Freedom Now

Ken Blackwell

7/31/2008 12:01:00 AM - Ken Blackwell

Nancy Pelosi wants to the save the planet. That was the House speaker's answer to why she is not allowing a vote on expanding domestic oil drilling. Unfortunately, Americans' need for an ambitious long-term plan for energy independence is placing a damper on the speaker's planet-saving pursuits.

The energy issue is taking center stage for the public, and the call for a decade-long national mobilization. If this issue is forced to the next level, Senator McCain might win the White House and Republicans might avoid another election year rout.

First, Mr. McCain must outline an ambitious - Kennedy to the moon ambitious - energy plan aimed at transforming America from an energy importer to an energy exporter.

He should start with the obvious. Only conventional sources can address America's short-term energy needs. The nation has the infrastructure to use coal, oil, and natural gas, and all it needs is additional supply.

Critics of expanded domestic exploration say it will not address the nation's immediate needs because the benefits won't be seen for 10 years. Not true. There are dormant drilling facilities already in place that could yield oil in less than one year and some locations would yield oil in three. And both the outer continental shelf and shale rock could begin yielding oil in five to seven years.

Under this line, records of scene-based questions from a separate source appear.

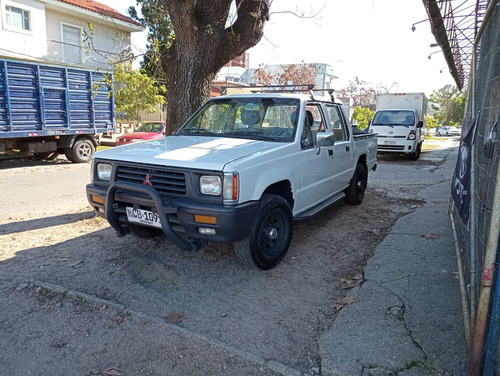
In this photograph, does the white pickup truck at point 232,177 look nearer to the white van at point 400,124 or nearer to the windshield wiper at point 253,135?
the windshield wiper at point 253,135

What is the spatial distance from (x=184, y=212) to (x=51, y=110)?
31.7 ft

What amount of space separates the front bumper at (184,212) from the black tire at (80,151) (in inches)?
368

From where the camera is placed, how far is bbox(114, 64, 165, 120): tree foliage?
63.5 feet

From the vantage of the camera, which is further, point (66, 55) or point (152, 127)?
point (66, 55)

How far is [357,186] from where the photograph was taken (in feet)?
23.2

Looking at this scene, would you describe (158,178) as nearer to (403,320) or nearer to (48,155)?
(403,320)

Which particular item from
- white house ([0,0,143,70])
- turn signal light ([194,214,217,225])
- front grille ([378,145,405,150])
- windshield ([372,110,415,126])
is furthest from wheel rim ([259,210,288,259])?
white house ([0,0,143,70])

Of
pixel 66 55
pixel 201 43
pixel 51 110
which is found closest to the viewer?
pixel 201 43

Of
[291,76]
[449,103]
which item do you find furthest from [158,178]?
[449,103]

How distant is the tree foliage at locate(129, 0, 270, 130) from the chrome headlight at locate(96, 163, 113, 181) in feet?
8.01

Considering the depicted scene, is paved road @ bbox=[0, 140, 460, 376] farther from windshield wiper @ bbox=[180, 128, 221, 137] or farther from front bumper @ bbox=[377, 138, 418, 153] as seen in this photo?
front bumper @ bbox=[377, 138, 418, 153]

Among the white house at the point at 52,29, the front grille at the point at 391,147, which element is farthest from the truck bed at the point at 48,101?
the front grille at the point at 391,147

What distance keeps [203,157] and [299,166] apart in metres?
1.34

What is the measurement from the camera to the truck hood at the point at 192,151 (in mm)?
3654
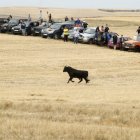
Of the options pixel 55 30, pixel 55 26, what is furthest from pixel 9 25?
pixel 55 30

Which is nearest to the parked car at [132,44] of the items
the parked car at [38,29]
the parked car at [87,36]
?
the parked car at [87,36]

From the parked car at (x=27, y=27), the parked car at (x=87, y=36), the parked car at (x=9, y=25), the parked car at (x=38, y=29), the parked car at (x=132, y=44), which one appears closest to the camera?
the parked car at (x=132, y=44)

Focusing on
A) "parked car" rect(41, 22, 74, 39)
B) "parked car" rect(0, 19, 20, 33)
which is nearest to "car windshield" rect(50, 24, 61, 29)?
"parked car" rect(41, 22, 74, 39)

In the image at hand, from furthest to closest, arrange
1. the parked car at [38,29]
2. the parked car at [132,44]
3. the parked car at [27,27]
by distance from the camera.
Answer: the parked car at [27,27]
the parked car at [38,29]
the parked car at [132,44]

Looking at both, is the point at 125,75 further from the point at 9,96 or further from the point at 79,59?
the point at 9,96

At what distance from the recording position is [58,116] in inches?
459

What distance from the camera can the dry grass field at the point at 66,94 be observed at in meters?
Answer: 9.20

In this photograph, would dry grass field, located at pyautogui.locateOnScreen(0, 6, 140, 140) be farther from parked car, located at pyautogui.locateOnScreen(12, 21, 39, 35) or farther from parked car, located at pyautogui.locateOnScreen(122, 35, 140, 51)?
parked car, located at pyautogui.locateOnScreen(12, 21, 39, 35)

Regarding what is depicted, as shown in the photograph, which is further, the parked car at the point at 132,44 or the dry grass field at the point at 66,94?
the parked car at the point at 132,44

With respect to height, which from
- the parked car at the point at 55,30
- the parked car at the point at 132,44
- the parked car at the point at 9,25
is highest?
the parked car at the point at 132,44

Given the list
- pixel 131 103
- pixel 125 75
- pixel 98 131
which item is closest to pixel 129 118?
pixel 98 131

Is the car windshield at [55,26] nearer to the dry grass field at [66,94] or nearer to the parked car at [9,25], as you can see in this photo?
the dry grass field at [66,94]

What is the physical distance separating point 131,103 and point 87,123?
472 cm

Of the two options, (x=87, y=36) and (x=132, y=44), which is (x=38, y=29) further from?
(x=132, y=44)
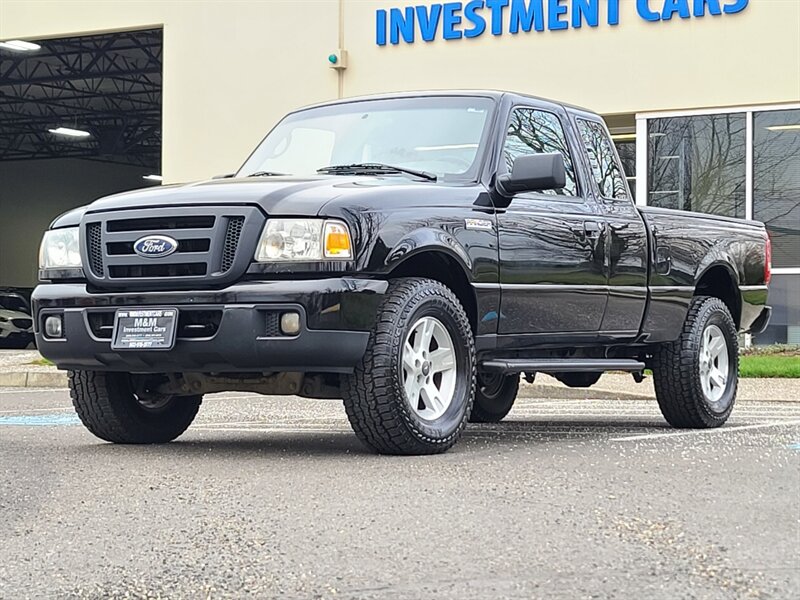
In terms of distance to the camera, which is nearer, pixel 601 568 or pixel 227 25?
pixel 601 568

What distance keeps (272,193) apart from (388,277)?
2.13ft

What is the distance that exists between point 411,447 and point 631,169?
13441 mm

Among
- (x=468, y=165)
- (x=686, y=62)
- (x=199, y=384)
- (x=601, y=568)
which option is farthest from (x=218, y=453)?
(x=686, y=62)

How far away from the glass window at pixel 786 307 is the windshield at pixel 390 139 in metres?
10.7

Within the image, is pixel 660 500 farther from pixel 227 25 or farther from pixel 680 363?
pixel 227 25

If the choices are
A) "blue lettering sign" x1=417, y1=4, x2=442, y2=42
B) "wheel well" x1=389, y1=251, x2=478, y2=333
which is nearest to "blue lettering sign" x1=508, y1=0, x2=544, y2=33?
"blue lettering sign" x1=417, y1=4, x2=442, y2=42

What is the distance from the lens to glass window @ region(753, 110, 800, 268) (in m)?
18.1

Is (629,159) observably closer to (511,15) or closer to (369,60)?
(511,15)

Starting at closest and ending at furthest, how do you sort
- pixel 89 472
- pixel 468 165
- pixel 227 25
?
pixel 89 472 → pixel 468 165 → pixel 227 25

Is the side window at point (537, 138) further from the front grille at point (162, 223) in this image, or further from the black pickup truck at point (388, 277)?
the front grille at point (162, 223)

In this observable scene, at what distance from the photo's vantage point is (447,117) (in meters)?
→ 7.95

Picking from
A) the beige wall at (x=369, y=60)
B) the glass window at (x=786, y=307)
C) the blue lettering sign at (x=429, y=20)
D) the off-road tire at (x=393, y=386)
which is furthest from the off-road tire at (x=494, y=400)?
the blue lettering sign at (x=429, y=20)

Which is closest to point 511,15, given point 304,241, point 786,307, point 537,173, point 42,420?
point 786,307

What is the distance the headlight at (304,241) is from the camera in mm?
6445
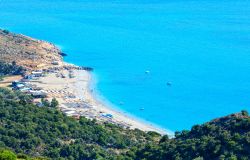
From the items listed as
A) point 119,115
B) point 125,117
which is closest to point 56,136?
point 125,117

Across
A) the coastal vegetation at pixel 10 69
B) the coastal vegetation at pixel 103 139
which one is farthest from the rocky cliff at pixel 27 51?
the coastal vegetation at pixel 103 139

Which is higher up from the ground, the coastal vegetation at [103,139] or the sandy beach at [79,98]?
the sandy beach at [79,98]

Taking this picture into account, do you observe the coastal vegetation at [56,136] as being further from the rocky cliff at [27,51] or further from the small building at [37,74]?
the rocky cliff at [27,51]

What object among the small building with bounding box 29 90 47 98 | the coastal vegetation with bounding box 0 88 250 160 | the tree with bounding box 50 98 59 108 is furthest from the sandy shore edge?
the coastal vegetation with bounding box 0 88 250 160

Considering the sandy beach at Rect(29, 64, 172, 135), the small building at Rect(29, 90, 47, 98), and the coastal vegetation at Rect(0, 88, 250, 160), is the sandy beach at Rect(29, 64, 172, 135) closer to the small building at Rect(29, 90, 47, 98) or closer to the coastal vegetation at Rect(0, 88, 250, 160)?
the small building at Rect(29, 90, 47, 98)

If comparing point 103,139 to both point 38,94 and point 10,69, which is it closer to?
point 38,94
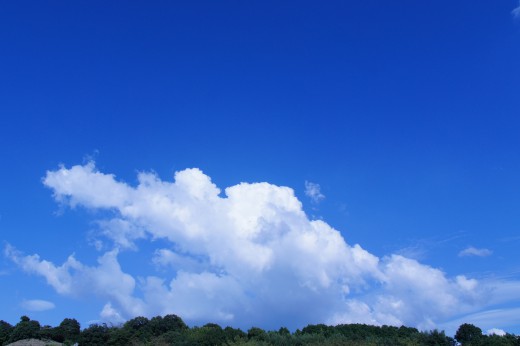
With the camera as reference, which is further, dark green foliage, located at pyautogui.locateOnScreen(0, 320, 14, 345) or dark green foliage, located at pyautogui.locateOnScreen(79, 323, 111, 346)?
dark green foliage, located at pyautogui.locateOnScreen(0, 320, 14, 345)

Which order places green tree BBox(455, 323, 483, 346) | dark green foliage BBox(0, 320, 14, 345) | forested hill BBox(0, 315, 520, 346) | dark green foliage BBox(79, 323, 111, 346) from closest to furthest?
forested hill BBox(0, 315, 520, 346) → green tree BBox(455, 323, 483, 346) → dark green foliage BBox(79, 323, 111, 346) → dark green foliage BBox(0, 320, 14, 345)

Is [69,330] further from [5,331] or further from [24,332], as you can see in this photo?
[5,331]

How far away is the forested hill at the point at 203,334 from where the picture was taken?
156 feet

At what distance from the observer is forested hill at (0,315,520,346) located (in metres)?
47.6

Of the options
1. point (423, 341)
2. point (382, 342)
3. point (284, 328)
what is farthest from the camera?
point (284, 328)

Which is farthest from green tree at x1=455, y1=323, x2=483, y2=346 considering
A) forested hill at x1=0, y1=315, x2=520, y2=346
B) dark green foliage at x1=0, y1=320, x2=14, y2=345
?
dark green foliage at x1=0, y1=320, x2=14, y2=345

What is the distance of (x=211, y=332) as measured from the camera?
4947 cm

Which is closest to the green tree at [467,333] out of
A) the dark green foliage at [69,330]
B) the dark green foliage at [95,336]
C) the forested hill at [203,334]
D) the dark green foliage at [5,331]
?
the forested hill at [203,334]

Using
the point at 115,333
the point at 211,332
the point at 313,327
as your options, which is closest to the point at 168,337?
the point at 211,332

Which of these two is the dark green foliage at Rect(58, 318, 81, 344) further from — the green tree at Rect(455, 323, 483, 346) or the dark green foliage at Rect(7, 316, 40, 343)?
the green tree at Rect(455, 323, 483, 346)

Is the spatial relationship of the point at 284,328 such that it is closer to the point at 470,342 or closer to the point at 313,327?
the point at 313,327

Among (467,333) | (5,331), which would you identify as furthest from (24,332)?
(467,333)

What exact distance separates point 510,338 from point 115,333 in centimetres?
4569

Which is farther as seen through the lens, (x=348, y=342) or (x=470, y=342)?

America should not be importing 70% of its oil, much of it from countries that don't have our interests at heart. With at least 900 billion barrels of recoverable oils reserves - several times the known oil reserves on the Arabian Peninsula - it does not have to.

Coal is another energy source available right now. I married into a family of coal miners. The nation has the world's largest coal deposits, and can recover it quickly. Recent advances in clean coal technology make it increasingly attractive and can radically cut pollution, and further advances hold promise for making coal power completely clean.

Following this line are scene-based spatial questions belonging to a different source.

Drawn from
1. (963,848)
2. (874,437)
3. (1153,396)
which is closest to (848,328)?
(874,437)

Mr. McCain and Republicans need a future-oriented focus. The goal should be to change our economy and our energy sector.

The cost of solar power production is dropping, and solar power is on the rise. Many have seen T. Boone Pickens's Fox News Channel commercials promoting windmills. There are other sources such as the ocean tides and geothermal power. But right now all of these renewable, clean sources only account for perhaps 4% of our nation's energy. Mr. McCain needs to push for a tenfold increase in the amount of power we get from these clean sources over perhaps the next decade.

And then there is nuclear energy. Eco-friendly France gets 70% of its power from nuclear sources, while America gets 20% from it. Nuclear power is safe, and generates staggering amounts of energy. We need to double or triple the amount of power we get from nuclear energy.

Democrats are handing Republicans an issue that could decide the election. Now 75% of Americans favor immediately drilling here in America and 71% favor offshore drilling, according to a Fox News opinion poll. Americans reached a tipping point at $4 a gallon for gasoline, and we'll see $5 soon enough. Yet Mrs. Pelosi and Senator Majority Leader Reid are refusing to allow a vote.

Barack Obama's new commercial for energy policy shows his energy plan consisting of increasing mileage requirements on cars, regulating speculation in the markets, and taxing oil companies. None of that will address the supply shortfalls.

So Republicans for this year's election should adopt the "Do Everything Now" approach. They should be relentless in forcing these issues to votes in Congress. And the McCain campaign should talk about this issue every day.

The White House can force this issue to the next level and reshape the nation's debate. Congress is scheduled to go on vacation this Friday. As a writer for the Washington Post, Charles Krauthammer, suggested, the president should exercise his constitutional power to call Congress into special session for the sole purpose of voting on domestic oil exploration.

Democratic leaders will either be pressured to eventually allow a vote, in which case America can start increasing supply, or they will refuse, and make this a pivotal voting issue for millions of working-class Americans.

With quick action, America can lead the way in developing and exporting clean energy. And we will be able to export oil and coal - in increasingly clean forms - to the rest of the world. Millions of American jobs will be created, and our national security will be made more secure through energy independence.

That's an awfully ambitious plan. Only a president can marshal our nation for such a massive undertaking. And if Mr. McCain can lay out such an ambitious case to the American people, he just might become president.